これはまだ一度も行ったことのない日本で熟練するにはとても短い期間です。観光の為に、あと1週間長く居られるかもしれません。

(A.C.): 日本への旅の計画については、この後のインタビューでお伺いします。

1週間の訓練は集中したものになるでしょうね・・・。

(S.U.): 私たちが経験する宇宙への旅の訓練はとても厳しいものです。ミッション前の主な訓練が行われるアメリカでは、合衆国と日本間の2回のフライトを経験しなければなりません。

これはまさにご存じの通りの強い「ジェットラグ(時差ぼけ)」との戦いです。

(A.C.): このような訓練は実践ではどのように行われますか?それぞれのエージェントで行われる訓練に違いはありますか。

(S.U.): ヨーロッパ以外の訓練は、日本でも、NASAやスペースエックスでもまだ受けていません。

その代わり、最初のとても厳しい訓練の日々を過ごしました。

訓練は朝9時から18時までで、厳しい教育訓練は9~10時間続きます。

(A.C.): 日本では宇宙探査に対する科学的、産業的、文化的、さらにはポップカルチャーへの関心が高いです。これらのトピックはあなたのおかげもあり、ポーランドでますます人気が高まっています。日本での研修に参加し、仕事を通じてJAXAとの関係を強化するという事実は、宇宙面でのポーランドへの関心に影響を与える可能性があると思いますか。
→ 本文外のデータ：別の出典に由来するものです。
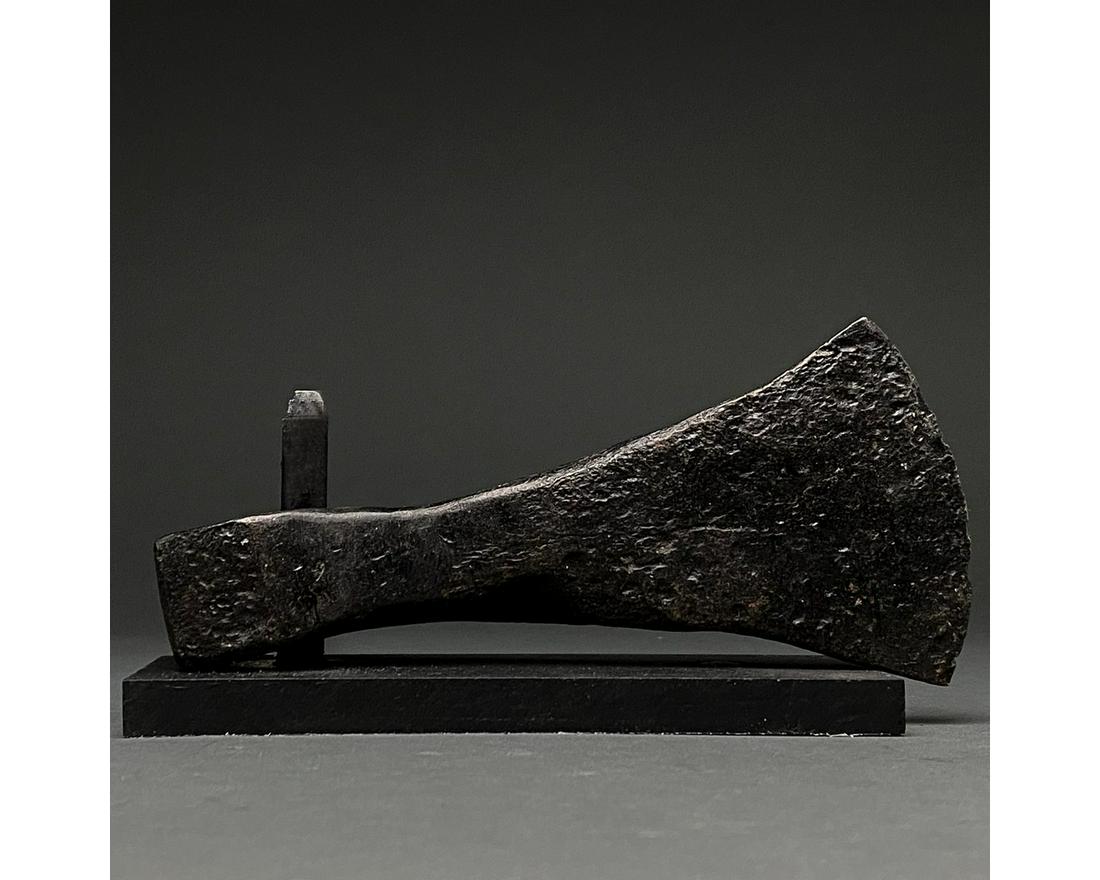 VIKING IRON BATTLE AXE HEAD: c. 900-1100 AD. Viking age. An iron axe head comprising a curved, fan-shaped blade, tapering cheek and rounded socket. The era known as the Viking age lasted for more than 300 years, from the late 8th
(S.U.): そうだといいと思っています。欧州宇宙機関の宇宙飛行士団に私たちが参加することで、日本を含む他国でポーランドについての話題がさらに広がり、これにより私たちの国際的な露出が向上します。宇宙の話題を通じてポーランドの国際的なイメージを構築することは非常に重要であり、それは国際市場でのポーランドの産業の発展を支援する非常に効果的な方法となり得ます。ポーランドの宇宙部門の重要性は現在急速に高まっています。ポーランドの企業はこの分野で力強い進歩を遂げ、大きな可能性を秘めており、国際的なパートナーと協力して、宇宙分野でのポーランドの技術をさらに強めることを期待しています。
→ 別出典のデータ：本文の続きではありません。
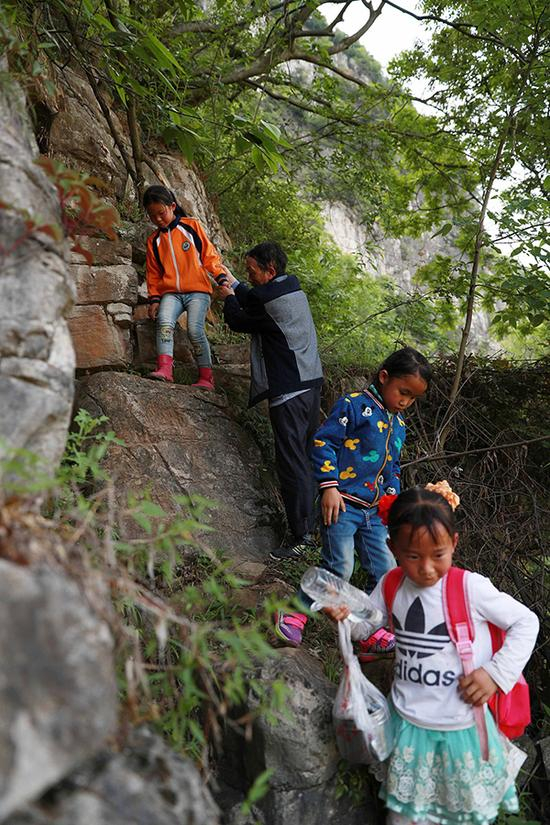 杨绍书在崎岖的山路上接学生上学。 视觉中国 资料图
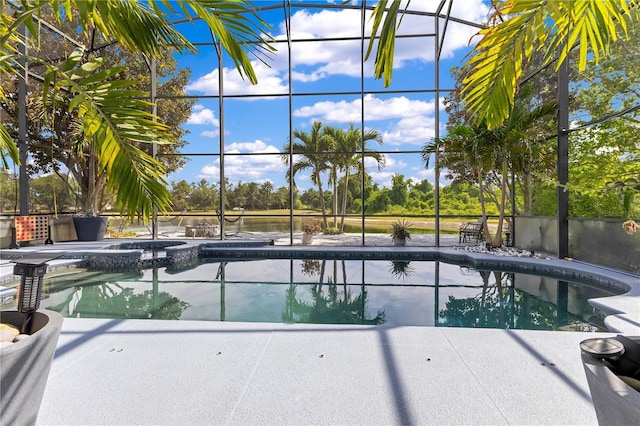 view of swimming pool featuring a patio area, glass enclosure, and a pool with connected hot tub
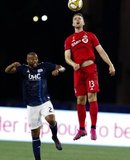 Andrew Farrell (2), Patrick Mullins (13) during New England Revolution and Toronto FC MLS match at Gillette Stadium in Foxboro, MA on Saturday, August 31, 2019. The match ended in 1-1 tie. CREDIT/ CHRIS ADUAMA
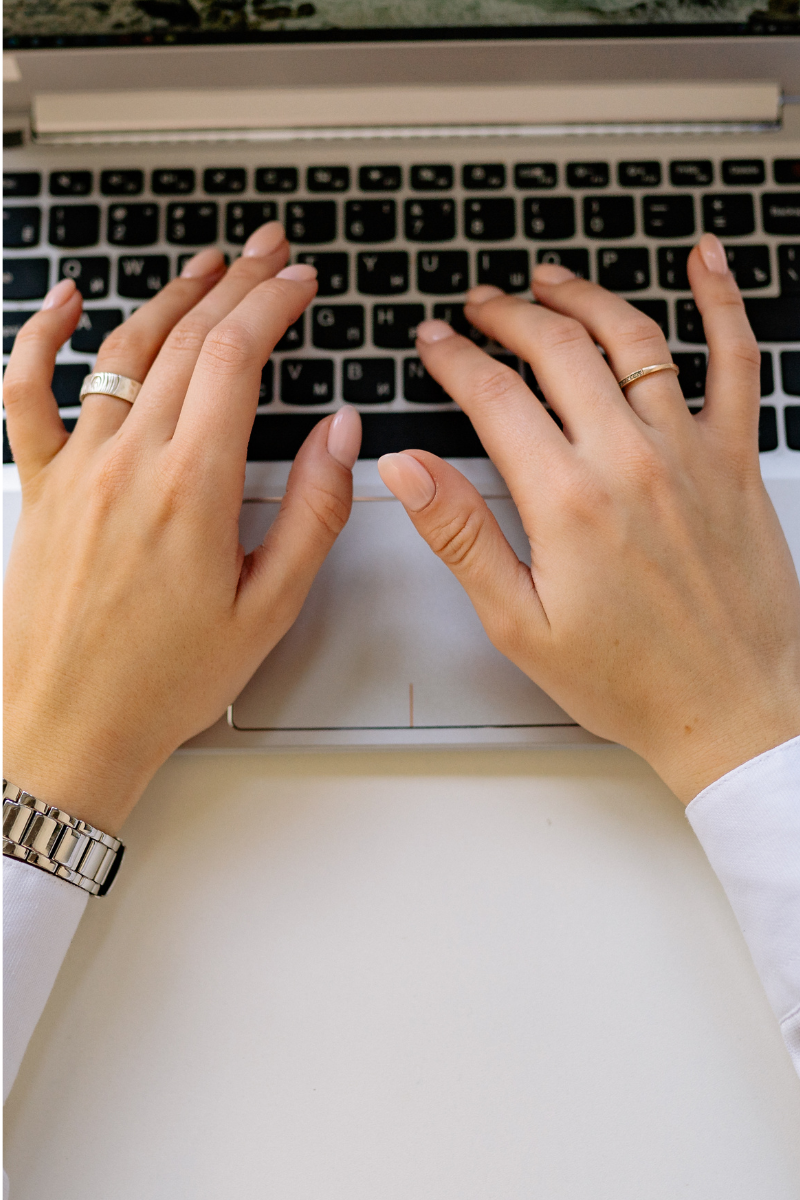 person typing on a laptop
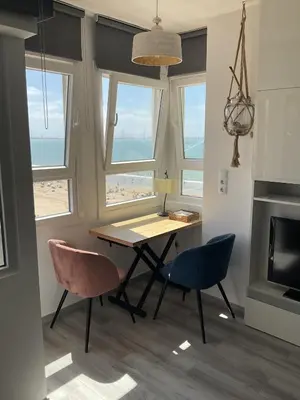 a dining room with a table and chairs with a view of the beach at Azvalia estudio Valdelagrana in El Puerto de Santa María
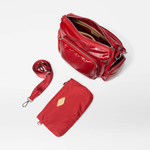 Red handbag with a matching pouch and strap on a white background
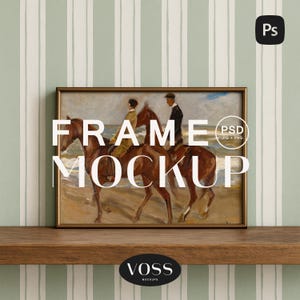 May include: A framed art print featuring a vintage painting of two people riding horses on a beach. The artwork is in a gold frame and rests on a wooden shelf. The words "FRAME MOCKUP" are overlaid on the image.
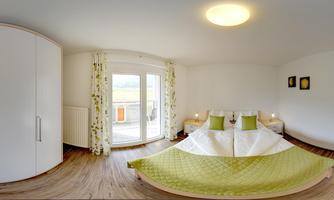 A modern bedroom with a large bed and pleasant decor. Large windows provide a view of the outdoors and ensure plenty of daylight.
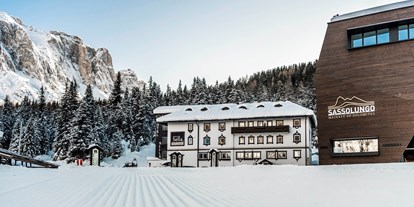 Hotels an der Piste - Parkplatz: gebührenpflichtig beim Hotel - Skigebiet Gröden - Hotel Sella - Hotel Sella Family Bike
(A.C.): 新技術の話題に移りますが、学界からのポーランドのスタートアップ企業がますます増えており、宇宙分野で興味深い技術ソリューションを生み出し、日本市場への参入しつつあります。ポーランドの科学と技術分野に、日本人が多くの興味を持つチャンスがあると思いますか。

(S.U.): この技術分野は世界的な側面を持っている点で非常に興味深いと思いますが、その中でも特に宇宙技術には世界的な面があります。たとえば、地球の低軌道に衛星を配置することで、地球の100%を画像でカバーすることができ、即座に世界規模、世界市場、そして商業的に言えば顧客へのアクセスを獲得することができます。つまり、地球観測衛星とそのおかげで得られたデータ、たとえばコペルニクス計画から得たデータを使用して、ある地域におけるポーランドの農業を改善すると、開発が進み、実証済みの技術が得られ、実際にさらなる成果をもたらすことになるということです。農家にとって価値があるということです。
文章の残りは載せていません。